▶ **TASK BRIEF**: Reproduce word for word the lines between those holding "Fako Bijoux® - Tennisdemper" and "Verzekering motorfiets BA", inclusive, and nothing else from the data below.

▶ **DATA PROVIDED**:

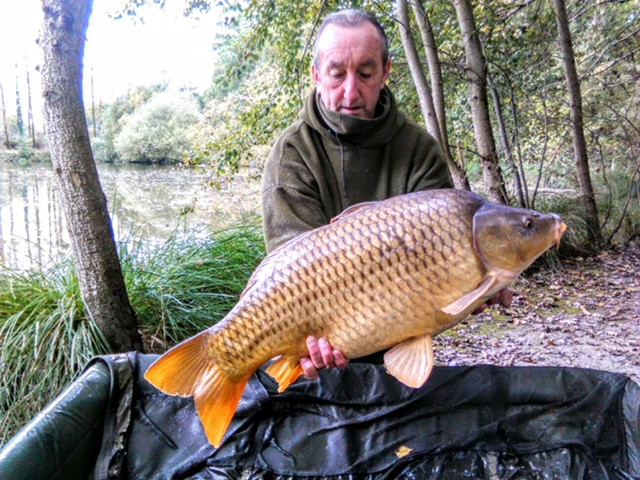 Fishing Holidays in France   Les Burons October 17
* * *
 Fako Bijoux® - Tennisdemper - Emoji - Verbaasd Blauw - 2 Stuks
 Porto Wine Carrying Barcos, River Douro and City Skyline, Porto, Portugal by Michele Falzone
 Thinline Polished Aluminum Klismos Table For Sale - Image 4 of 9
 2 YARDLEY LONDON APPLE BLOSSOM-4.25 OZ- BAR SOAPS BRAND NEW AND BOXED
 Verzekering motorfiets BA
...
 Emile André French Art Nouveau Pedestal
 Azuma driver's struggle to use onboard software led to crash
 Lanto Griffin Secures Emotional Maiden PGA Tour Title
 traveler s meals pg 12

▶ **TASK ANSWER**:
 Fako Bijoux® - Tennisdemper - Emoji - Verbaasd Blauw - 2 Stuks
 Porto Wine Carrying Barcos, River Douro and City Skyline, Porto, Portugal by Michele Falzone
 Thinline Polished Aluminum Klismos Table For Sale - Image 4 of 9
 2 YARDLEY LONDON APPLE BLOSSOM-4.25 OZ- BAR SOAPS BRAND NEW AND BOXED
 Verzekering motorfiets BA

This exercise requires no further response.